ONE ISSUE ON WHICH RFK JR. is almost certainly united with Bhattacharya—and probably most of Trump’s other health agency picks—is anger about being marginalized as COVID cranks during the pandemic. Will this translate into, as Benjamin Mazer suggests in the Atlantic, “revenge” over COVID becoming a major theme in the new Trump-era federal health agencies? After all, other quests for revenge are already decisively shaping the administration.
Bhattacharya, for one, has called for a commission to relitigate the pandemic response. While he has said that he wouldn’t want it to become a “Nuremberg 2.0,” he has called for Drs. Fauci and Collins to apologize for their actions. But he doesn’t seem to have demanded apologies from anti-vaxxers, ivermectin peddlers, COVID minimizers, or that one guy who talked about bleach injections.

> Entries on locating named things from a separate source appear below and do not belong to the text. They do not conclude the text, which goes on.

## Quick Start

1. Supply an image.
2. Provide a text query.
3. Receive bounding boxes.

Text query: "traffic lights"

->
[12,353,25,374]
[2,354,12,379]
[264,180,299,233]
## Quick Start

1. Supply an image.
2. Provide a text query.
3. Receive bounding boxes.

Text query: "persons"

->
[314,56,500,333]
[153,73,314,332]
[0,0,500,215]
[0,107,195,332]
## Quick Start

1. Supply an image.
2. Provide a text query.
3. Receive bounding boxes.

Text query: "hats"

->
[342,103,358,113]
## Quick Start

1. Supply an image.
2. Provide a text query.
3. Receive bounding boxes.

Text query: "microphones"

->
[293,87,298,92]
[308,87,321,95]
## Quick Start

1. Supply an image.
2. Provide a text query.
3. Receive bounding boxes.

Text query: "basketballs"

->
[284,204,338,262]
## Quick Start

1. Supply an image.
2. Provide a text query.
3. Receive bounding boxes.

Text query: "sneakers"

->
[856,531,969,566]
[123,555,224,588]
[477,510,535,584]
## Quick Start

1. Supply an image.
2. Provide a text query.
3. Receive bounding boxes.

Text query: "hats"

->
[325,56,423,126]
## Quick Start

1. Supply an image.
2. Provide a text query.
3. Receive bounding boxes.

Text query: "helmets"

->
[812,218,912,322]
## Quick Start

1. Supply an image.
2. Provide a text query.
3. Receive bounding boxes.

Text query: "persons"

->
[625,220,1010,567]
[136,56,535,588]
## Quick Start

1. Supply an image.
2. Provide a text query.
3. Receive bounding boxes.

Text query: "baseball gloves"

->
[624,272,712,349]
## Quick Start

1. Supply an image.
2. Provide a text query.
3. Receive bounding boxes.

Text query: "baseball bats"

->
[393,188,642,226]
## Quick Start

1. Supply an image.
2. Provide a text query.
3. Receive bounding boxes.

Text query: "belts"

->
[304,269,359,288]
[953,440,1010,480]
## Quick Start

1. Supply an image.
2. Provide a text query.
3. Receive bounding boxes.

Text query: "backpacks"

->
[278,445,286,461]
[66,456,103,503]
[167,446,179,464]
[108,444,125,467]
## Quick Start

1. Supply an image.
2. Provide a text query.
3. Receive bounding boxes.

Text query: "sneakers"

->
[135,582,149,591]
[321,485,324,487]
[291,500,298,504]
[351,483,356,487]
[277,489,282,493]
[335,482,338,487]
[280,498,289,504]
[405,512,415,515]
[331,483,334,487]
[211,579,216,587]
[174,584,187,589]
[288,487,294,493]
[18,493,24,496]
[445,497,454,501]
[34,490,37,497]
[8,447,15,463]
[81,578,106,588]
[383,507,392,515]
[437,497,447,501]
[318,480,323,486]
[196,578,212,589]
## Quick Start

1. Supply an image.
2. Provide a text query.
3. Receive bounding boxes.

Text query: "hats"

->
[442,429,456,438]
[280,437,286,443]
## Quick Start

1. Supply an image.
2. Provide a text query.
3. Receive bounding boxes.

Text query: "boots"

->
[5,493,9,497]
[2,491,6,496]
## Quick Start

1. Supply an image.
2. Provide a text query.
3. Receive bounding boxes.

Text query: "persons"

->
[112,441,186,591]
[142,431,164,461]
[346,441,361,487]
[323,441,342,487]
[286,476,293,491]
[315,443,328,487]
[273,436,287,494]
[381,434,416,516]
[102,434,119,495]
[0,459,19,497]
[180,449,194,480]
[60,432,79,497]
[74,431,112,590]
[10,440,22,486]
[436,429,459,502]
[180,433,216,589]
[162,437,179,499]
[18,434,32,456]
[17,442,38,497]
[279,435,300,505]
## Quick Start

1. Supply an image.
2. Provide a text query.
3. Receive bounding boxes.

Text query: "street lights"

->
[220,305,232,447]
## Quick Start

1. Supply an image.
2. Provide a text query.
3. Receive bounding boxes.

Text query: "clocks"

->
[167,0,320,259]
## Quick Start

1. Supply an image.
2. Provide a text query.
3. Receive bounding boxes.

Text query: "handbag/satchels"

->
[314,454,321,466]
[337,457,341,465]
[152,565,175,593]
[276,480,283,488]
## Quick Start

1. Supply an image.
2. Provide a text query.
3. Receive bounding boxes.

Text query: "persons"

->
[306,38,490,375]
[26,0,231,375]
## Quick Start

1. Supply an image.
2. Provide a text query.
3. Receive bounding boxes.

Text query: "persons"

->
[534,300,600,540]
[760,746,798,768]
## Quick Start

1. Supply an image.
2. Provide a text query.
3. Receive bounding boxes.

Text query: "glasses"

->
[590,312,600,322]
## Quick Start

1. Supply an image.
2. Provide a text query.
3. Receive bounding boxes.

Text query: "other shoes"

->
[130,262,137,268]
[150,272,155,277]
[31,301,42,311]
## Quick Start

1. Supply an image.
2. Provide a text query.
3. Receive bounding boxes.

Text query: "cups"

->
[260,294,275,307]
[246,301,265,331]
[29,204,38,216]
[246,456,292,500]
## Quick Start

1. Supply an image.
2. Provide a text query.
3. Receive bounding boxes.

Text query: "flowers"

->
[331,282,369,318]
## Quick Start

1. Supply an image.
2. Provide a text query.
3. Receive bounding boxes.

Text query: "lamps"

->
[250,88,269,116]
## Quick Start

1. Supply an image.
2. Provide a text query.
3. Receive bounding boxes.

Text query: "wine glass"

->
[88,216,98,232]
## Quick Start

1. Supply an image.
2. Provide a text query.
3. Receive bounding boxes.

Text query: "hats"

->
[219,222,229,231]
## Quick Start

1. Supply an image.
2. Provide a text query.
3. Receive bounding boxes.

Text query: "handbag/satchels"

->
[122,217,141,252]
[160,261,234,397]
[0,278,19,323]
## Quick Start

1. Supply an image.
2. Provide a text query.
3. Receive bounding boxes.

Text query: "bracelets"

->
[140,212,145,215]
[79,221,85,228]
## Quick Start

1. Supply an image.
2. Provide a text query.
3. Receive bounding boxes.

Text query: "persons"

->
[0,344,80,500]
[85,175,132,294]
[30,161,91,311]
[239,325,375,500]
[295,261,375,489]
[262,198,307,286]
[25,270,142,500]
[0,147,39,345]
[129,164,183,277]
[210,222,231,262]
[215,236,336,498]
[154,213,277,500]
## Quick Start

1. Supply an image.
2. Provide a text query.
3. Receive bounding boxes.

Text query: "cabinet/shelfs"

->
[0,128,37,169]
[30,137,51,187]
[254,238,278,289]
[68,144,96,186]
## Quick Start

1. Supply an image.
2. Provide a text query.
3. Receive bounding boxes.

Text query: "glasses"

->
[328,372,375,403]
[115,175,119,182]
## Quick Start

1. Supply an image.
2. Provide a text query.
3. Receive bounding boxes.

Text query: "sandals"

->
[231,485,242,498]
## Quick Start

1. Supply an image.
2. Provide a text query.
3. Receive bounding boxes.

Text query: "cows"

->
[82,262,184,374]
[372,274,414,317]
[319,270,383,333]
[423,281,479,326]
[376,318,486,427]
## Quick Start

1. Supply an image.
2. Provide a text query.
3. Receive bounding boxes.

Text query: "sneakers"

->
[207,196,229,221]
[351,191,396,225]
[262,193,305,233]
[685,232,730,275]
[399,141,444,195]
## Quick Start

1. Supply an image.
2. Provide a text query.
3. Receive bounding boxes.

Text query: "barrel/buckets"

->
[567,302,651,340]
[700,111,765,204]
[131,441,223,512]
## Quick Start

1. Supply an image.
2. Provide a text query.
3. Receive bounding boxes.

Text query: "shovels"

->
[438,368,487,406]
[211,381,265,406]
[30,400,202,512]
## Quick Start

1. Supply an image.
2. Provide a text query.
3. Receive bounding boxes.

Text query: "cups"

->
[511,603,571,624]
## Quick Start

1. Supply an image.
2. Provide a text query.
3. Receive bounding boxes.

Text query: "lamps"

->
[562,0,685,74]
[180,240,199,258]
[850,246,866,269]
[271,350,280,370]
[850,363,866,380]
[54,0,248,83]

Christakis, who is appalled by the demonization of Fauci and other public health officials, believes that an attempt by the new administration to reckon with the failures of the national COVID response could backfire by drawing attention to the first Trump administration’s own failures. “I can’t imagine,” he says, that a candid reexamination “will reflect favorably on the response by the federal government during that first year.”
Whether or not Bhattacharya and the other COVID contrarians Trump is nominating actually intend to pursue a COVID “reckoning,” it’s difficult to see much of a public appetite for such a thing—except among the hardcore group of MAGA zealots who rant about how Fauci belongs in prison. (This is why President Joe Biden is reportedly considering a preemptive pardon for Fauci.)
For now, the COVID contrarians and their supporters are basking in their apparent victory. The Wall Street Journal opinion page ran a piece titled, “Jay Bhattacharya and the Vindication of the ‘Fringe’ Scientists.” But the “vindication” is political, not scientific. The “dissidents” are coming to the health agencies not because their ideas have been proven right, but because a man who likes those ideas won an election on entirely different issues.
While Bhattacharya and his supporters often cite lockdown-free Sweden as an example, the Swedish model was both more restrictive than they claim (schools and businesses stayed open but large gatherings were banned, and people were encouraged to work from home and limit social activities) and far less successful. Yes, excess deaths in Sweden were lower than in the United States and most of Europe, but a comparison to other Nordic countries shows a different picture. COVID mortality in Sweden in 2020 was ten times higher than in locked-down Norway. The disparity disappeared in subsequent years when vaccines became available and Norway lifted pandemic-related restrictions; still, one study estimates that Sweden’s lax COVID regime cost nearly 4,500 lives. Adjusting for population size, that would translate to well over 100,000 extra deaths in the United States.